Visual spatial reasoning items
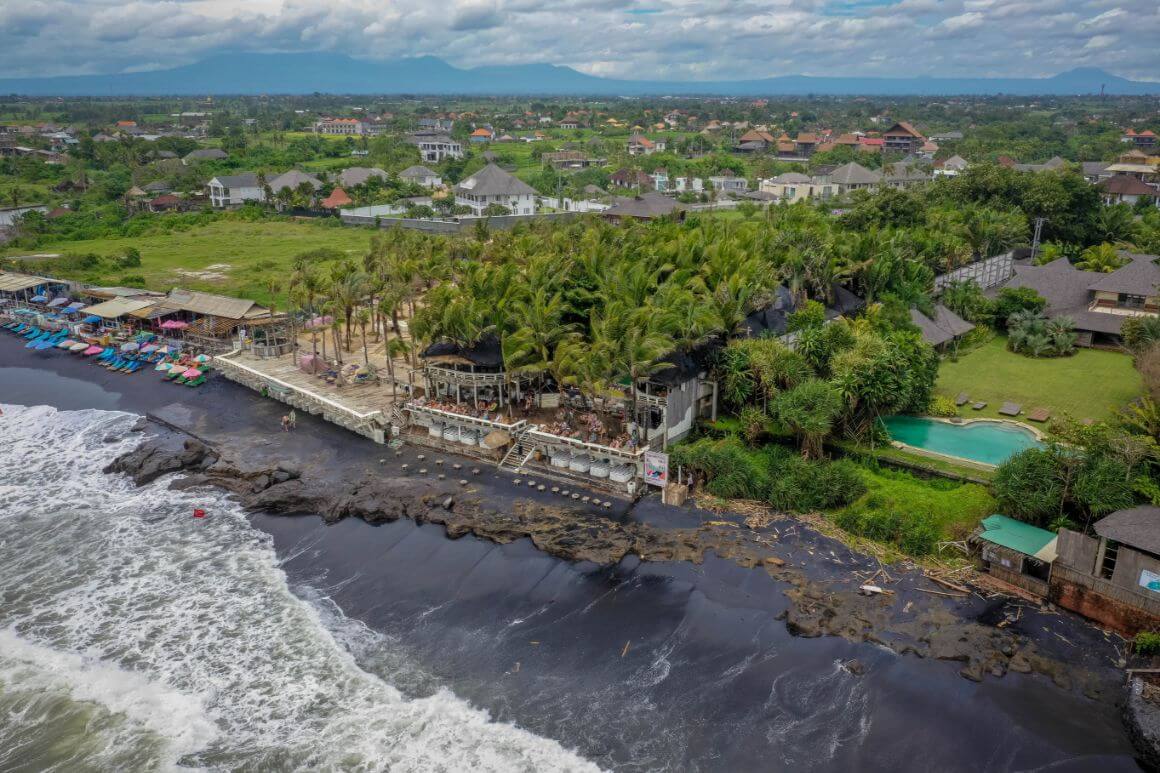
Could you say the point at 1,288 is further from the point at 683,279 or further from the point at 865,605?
the point at 865,605

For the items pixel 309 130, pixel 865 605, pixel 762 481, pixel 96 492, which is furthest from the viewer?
pixel 309 130

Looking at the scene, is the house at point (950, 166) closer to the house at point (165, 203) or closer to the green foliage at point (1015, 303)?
the green foliage at point (1015, 303)

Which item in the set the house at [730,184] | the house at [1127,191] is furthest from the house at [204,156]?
the house at [1127,191]

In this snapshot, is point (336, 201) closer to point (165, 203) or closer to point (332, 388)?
point (165, 203)

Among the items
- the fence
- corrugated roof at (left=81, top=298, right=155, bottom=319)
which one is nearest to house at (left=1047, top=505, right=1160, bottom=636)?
the fence

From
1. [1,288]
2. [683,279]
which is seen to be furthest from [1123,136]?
[1,288]

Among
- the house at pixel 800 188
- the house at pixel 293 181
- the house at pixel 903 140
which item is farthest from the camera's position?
the house at pixel 903 140

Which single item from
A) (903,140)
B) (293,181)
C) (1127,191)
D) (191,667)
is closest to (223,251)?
(293,181)
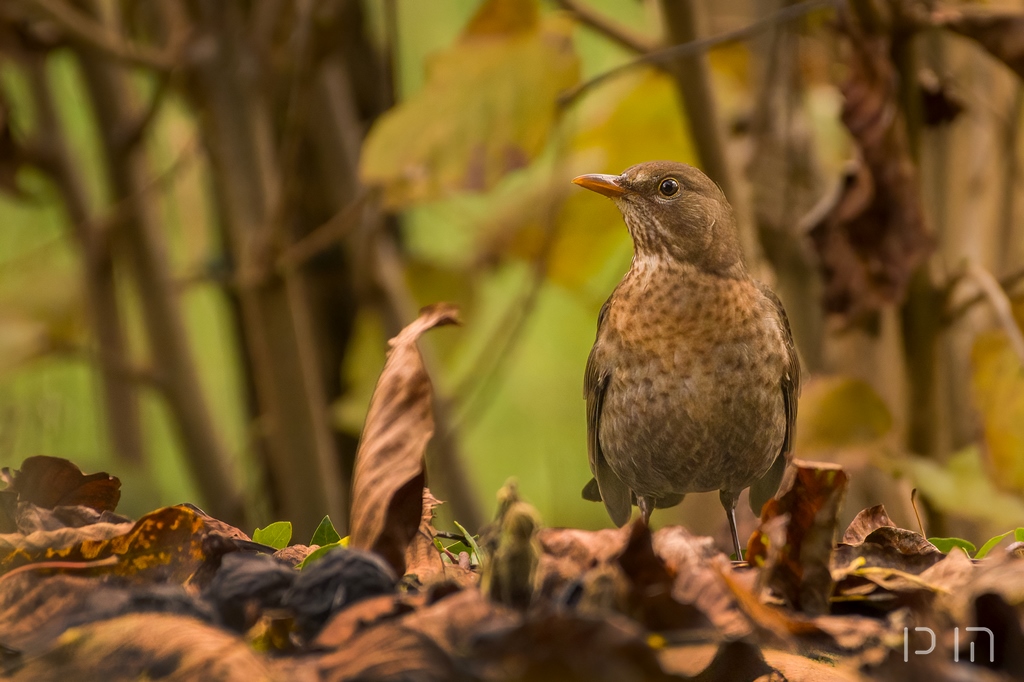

## Directive
Reproduce word for word the lines starting with the line that contains "Which single item from" and going on through the end of the lines. Leave out any pictures.

## Answer in full
Which single item from
A) (903,140)
B) (293,181)
C) (1127,191)
D) (191,667)
is closest to (223,251)?
(293,181)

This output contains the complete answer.